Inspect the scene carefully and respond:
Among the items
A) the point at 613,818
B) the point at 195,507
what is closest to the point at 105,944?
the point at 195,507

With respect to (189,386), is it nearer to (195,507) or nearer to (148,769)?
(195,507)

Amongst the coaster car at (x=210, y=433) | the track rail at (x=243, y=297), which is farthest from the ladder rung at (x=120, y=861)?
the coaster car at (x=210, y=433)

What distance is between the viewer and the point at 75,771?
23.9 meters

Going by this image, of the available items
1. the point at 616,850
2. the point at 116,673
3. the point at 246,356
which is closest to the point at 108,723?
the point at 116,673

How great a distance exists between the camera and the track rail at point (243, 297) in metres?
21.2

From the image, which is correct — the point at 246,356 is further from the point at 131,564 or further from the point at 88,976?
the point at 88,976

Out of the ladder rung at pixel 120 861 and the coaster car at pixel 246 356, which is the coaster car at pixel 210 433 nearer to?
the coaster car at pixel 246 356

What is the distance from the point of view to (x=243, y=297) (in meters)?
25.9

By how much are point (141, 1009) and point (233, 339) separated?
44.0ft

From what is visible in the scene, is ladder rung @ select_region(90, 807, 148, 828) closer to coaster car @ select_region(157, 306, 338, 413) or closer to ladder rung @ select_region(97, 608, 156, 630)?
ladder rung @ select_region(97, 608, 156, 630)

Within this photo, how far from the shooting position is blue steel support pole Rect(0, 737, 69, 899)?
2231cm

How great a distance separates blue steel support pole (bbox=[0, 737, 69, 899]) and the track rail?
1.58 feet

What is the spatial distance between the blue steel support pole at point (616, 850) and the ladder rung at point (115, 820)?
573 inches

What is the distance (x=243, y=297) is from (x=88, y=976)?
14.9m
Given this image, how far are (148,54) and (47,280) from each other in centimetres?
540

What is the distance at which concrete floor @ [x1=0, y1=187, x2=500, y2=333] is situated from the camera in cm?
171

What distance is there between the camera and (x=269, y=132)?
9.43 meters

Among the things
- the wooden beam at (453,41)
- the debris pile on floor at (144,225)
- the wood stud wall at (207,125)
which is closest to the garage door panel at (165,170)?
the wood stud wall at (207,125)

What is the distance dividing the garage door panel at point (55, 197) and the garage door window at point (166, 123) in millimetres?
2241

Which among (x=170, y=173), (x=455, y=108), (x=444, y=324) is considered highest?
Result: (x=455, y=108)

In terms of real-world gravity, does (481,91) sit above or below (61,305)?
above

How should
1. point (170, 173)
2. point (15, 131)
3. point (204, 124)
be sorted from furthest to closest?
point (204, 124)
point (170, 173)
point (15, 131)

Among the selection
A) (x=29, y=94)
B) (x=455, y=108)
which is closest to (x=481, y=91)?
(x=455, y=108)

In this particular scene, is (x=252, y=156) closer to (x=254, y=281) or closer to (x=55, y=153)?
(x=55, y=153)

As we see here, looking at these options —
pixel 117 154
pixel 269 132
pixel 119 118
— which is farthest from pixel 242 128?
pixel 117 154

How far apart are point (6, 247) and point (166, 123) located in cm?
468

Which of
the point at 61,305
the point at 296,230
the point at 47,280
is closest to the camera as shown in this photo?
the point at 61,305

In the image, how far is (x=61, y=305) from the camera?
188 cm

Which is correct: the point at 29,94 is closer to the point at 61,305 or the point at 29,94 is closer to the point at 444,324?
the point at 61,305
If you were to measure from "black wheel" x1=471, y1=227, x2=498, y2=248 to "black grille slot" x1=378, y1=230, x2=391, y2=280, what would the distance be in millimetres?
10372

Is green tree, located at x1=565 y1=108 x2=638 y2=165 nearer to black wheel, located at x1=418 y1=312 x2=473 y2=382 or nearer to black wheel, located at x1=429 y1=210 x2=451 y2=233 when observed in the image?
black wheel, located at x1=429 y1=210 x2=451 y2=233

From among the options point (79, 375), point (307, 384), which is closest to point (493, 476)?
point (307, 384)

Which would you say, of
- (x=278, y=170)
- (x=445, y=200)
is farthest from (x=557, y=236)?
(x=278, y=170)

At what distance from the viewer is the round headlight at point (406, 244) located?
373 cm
···
--- WHAT THE EXERCISE ASKS ---
Extract each record, keeping it identical to the original.

--- OUTPUT BELOW ---
Inspect the scene carefully and respond:
Among the items
A) the point at 613,818
B) the point at 195,507
what is closest to the point at 105,944?
the point at 195,507

With respect to (189,386), is it nearer to (195,507) or nearer to (148,769)?
(195,507)

Amongst the coaster car at (x=210, y=433) | the track rail at (x=243, y=297), which is farthest from the ladder rung at (x=120, y=861)?
the coaster car at (x=210, y=433)

What distance is between the viewer and the point at 75,771?
23.9 meters

Going by this image, of the available items
1. the point at 616,850
2. the point at 116,673
3. the point at 246,356
which is closest to the point at 108,723?
the point at 116,673

How great a distance exists between the camera and the track rail at point (243, 297) in metres?
21.2

From the image, which is correct — the point at 246,356 is further from the point at 131,564 or further from the point at 88,976?
the point at 88,976

Out of the ladder rung at pixel 120 861 and the coaster car at pixel 246 356, which is the coaster car at pixel 210 433 nearer to?
the coaster car at pixel 246 356

What is the distance from the point of view to (x=243, y=297) (in meters)?
25.9

By how much are point (141, 1009) and point (233, 339) separated?
44.0ft

From what is visible in the scene, is ladder rung @ select_region(90, 807, 148, 828) closer to coaster car @ select_region(157, 306, 338, 413) or closer to ladder rung @ select_region(97, 608, 156, 630)?
ladder rung @ select_region(97, 608, 156, 630)

Within this photo, how far from the shooting position is blue steel support pole Rect(0, 737, 69, 899)?
2231cm

How great a distance separates blue steel support pole (bbox=[0, 737, 69, 899]) and the track rail?
1.58 feet

What is the spatial distance between the blue steel support pole at point (616, 850) and the ladder rung at point (115, 820)?
573 inches

What is the distance (x=243, y=297) is from (x=88, y=976)?
14.9m
Given this image, how far are (148,54) and (47,280) from each other in centimetres?
540

What is the distance at which concrete floor @ [x1=0, y1=187, x2=500, y2=333] is situated from the camera in cm?
171

What distance is there between the camera and (x=269, y=132)?
9.43 meters

Among the things
- the wooden beam at (453,41)
- the debris pile on floor at (144,225)
- the wood stud wall at (207,125)
which is closest to the garage door panel at (165,170)?
the wood stud wall at (207,125)

What is the distance dividing the garage door panel at point (55, 197) and the garage door window at point (166, 123) in millimetres?
2241

Which among (x=170, y=173), (x=455, y=108), (x=444, y=324) is considered highest?
Result: (x=455, y=108)

In terms of real-world gravity, does (481,91) sit above or below (61,305)?
above

How should
1. point (170, 173)
2. point (15, 131)
3. point (204, 124)
be sorted from furthest to closest?
point (204, 124)
point (170, 173)
point (15, 131)

Among the selection
A) (x=29, y=94)
B) (x=455, y=108)
which is closest to (x=481, y=91)?
(x=455, y=108)

In this particular scene, is (x=252, y=156) closer to (x=254, y=281) or closer to (x=55, y=153)?
(x=55, y=153)

As we see here, looking at these options —
pixel 117 154
pixel 269 132
pixel 119 118
— which is farthest from pixel 242 128?
pixel 117 154

How far apart are point (6, 247) and point (166, 123) located in cm?
468

Which of
the point at 61,305
the point at 296,230
the point at 47,280
is closest to the camera as shown in this photo?
the point at 61,305

In the image, how far is (x=61, y=305) from the camera?
188 cm

Which is correct: the point at 29,94 is closer to the point at 61,305 or the point at 29,94 is closer to the point at 444,324?
the point at 61,305
If you were to measure from "black wheel" x1=471, y1=227, x2=498, y2=248 to "black grille slot" x1=378, y1=230, x2=391, y2=280, what would the distance be in millimetres?
10372

Is green tree, located at x1=565 y1=108 x2=638 y2=165 nearer to black wheel, located at x1=418 y1=312 x2=473 y2=382 or nearer to black wheel, located at x1=429 y1=210 x2=451 y2=233 when observed in the image?
black wheel, located at x1=429 y1=210 x2=451 y2=233

From among the options point (79, 375), point (307, 384), which is closest to point (493, 476)?
point (307, 384)

Which would you say, of
- (x=278, y=170)
- (x=445, y=200)
is farthest from (x=557, y=236)?
(x=278, y=170)

At what distance from the viewer is the round headlight at point (406, 244) located?
373 cm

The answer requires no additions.